→ Set exercise: Please write out exactly the lines that begin at the line containing "What is the extent" and run to the end of the records.

→ Spatial reasoning question data:
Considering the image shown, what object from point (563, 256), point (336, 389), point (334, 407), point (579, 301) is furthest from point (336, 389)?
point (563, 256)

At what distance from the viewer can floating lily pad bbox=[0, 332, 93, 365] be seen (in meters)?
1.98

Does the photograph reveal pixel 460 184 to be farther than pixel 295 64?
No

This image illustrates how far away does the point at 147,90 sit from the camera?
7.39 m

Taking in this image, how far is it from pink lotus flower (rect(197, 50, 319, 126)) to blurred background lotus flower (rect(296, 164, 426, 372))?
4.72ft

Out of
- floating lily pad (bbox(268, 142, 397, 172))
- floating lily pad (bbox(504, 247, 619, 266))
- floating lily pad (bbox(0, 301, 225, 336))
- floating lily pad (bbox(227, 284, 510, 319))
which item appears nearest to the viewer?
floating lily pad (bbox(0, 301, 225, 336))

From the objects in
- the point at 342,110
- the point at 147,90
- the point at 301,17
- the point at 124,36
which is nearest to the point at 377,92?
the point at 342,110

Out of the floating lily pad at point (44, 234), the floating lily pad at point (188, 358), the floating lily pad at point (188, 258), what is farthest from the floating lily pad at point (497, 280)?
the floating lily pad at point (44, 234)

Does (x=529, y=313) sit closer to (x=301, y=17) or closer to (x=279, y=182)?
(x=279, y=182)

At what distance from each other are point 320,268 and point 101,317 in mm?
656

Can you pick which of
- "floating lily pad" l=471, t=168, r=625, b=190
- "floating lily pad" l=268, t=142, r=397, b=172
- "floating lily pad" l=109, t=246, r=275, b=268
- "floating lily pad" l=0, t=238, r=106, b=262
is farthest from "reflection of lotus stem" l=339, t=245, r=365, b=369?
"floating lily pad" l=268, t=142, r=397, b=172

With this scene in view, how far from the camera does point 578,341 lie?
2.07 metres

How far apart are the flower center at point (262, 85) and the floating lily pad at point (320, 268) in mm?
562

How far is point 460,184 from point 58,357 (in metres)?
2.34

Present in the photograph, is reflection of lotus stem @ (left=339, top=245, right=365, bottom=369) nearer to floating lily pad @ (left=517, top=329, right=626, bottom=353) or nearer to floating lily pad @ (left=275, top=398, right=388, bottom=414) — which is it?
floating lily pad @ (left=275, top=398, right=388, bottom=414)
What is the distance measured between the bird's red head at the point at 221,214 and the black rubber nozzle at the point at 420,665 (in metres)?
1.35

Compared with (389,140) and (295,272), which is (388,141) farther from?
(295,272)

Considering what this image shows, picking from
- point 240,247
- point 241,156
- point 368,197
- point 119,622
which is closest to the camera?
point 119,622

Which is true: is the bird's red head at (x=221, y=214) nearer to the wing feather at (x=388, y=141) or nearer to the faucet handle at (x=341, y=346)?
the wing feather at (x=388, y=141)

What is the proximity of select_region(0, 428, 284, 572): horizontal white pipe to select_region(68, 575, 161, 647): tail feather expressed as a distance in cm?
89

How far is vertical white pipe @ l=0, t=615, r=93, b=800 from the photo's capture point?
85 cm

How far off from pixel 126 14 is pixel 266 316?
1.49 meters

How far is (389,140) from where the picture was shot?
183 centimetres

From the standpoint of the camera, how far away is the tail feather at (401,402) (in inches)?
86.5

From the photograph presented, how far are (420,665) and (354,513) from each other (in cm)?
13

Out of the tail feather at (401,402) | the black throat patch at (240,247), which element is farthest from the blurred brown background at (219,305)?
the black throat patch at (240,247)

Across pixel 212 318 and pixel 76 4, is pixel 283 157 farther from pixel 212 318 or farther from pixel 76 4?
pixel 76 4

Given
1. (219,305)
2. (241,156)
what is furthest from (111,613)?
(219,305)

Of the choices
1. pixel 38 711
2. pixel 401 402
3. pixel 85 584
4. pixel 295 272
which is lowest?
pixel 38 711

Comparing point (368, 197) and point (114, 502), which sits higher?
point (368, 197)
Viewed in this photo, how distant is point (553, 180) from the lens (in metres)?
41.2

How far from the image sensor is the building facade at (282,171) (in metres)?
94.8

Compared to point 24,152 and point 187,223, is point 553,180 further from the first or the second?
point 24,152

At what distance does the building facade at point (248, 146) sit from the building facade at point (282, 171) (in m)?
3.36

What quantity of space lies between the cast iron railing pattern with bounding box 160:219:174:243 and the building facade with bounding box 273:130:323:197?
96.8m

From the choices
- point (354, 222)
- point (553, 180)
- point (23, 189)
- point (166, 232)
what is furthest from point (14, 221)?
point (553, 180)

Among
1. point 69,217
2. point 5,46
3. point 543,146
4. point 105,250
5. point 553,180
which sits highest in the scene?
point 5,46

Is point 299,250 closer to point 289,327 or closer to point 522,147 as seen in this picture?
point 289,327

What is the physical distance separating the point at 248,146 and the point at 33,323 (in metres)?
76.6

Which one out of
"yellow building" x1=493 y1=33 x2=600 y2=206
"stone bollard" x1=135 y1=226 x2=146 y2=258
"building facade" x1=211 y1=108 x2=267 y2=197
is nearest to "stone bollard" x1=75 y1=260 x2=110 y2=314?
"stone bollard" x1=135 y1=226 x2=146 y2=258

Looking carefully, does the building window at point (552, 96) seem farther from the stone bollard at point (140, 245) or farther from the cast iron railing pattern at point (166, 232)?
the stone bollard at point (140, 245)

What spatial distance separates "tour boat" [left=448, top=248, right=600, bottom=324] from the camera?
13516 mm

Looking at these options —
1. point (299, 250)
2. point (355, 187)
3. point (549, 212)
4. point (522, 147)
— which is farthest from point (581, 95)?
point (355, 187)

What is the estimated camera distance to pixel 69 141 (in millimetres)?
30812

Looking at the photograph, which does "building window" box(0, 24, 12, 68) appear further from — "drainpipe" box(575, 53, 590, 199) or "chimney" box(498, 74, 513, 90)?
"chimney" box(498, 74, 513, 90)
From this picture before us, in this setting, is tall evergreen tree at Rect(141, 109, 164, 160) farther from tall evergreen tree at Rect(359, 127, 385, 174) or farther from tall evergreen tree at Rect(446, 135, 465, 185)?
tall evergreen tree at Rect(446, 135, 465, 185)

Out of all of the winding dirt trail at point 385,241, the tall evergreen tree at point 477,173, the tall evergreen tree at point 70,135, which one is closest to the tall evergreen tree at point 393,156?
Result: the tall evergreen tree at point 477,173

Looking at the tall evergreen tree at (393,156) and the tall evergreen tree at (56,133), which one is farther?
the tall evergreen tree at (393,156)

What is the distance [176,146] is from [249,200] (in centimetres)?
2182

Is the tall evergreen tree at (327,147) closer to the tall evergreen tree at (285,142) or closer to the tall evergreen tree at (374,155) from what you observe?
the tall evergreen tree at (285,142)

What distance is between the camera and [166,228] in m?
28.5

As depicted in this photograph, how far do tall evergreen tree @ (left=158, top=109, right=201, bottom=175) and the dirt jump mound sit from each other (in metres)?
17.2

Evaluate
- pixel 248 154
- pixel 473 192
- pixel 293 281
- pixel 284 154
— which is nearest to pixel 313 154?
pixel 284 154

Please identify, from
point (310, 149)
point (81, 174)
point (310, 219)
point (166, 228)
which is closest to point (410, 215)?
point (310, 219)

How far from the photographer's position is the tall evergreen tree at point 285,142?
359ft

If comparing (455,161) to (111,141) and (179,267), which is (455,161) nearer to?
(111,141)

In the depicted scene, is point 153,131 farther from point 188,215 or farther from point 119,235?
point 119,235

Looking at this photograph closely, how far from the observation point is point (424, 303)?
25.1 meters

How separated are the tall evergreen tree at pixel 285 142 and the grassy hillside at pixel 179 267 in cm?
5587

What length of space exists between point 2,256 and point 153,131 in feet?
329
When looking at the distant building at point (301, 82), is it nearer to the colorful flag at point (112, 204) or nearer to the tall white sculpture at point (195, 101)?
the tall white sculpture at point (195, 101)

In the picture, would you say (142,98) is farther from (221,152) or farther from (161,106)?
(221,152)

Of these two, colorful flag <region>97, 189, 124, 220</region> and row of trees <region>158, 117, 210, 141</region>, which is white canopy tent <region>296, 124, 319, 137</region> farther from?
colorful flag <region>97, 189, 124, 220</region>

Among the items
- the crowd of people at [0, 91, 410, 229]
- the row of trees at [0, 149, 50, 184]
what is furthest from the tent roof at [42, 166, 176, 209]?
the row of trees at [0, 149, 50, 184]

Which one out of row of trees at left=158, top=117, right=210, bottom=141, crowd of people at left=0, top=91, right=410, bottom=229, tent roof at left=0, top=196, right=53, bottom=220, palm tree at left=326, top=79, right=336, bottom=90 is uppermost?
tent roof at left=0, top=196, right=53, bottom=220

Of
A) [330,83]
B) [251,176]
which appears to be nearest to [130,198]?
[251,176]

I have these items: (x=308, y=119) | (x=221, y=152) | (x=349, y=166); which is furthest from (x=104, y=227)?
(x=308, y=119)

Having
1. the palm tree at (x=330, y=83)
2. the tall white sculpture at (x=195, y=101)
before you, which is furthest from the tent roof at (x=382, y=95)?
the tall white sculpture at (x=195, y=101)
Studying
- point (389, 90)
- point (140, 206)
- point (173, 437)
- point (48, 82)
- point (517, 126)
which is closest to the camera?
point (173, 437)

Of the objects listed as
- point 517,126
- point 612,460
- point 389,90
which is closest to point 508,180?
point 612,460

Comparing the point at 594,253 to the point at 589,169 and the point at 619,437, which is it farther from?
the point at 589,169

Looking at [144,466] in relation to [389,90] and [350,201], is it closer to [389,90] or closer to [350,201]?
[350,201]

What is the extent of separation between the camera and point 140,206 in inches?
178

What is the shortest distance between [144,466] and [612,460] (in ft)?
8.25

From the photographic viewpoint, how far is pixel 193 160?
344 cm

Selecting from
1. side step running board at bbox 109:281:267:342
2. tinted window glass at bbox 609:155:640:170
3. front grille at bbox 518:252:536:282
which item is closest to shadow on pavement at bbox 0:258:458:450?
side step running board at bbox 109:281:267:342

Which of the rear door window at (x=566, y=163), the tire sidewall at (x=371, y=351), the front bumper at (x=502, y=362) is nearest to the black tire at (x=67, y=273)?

→ Problem solution:
What is the extent of separation between the camera and point 140,206 in inches?
178

What is the shortest distance between [144,466] and [612,460] (in ft)?
8.25

From the photographic viewpoint, how far is pixel 193 160?
344 cm

Selecting from
1. side step running board at bbox 109:281:267:342
2. tinted window glass at bbox 609:155:640:170
3. front grille at bbox 518:252:536:282
which item is closest to shadow on pavement at bbox 0:258:458:450?
side step running board at bbox 109:281:267:342

Which of the rear door window at (x=566, y=163), the tire sidewall at (x=371, y=351), the front bumper at (x=502, y=362) is nearest to the black tire at (x=67, y=273)?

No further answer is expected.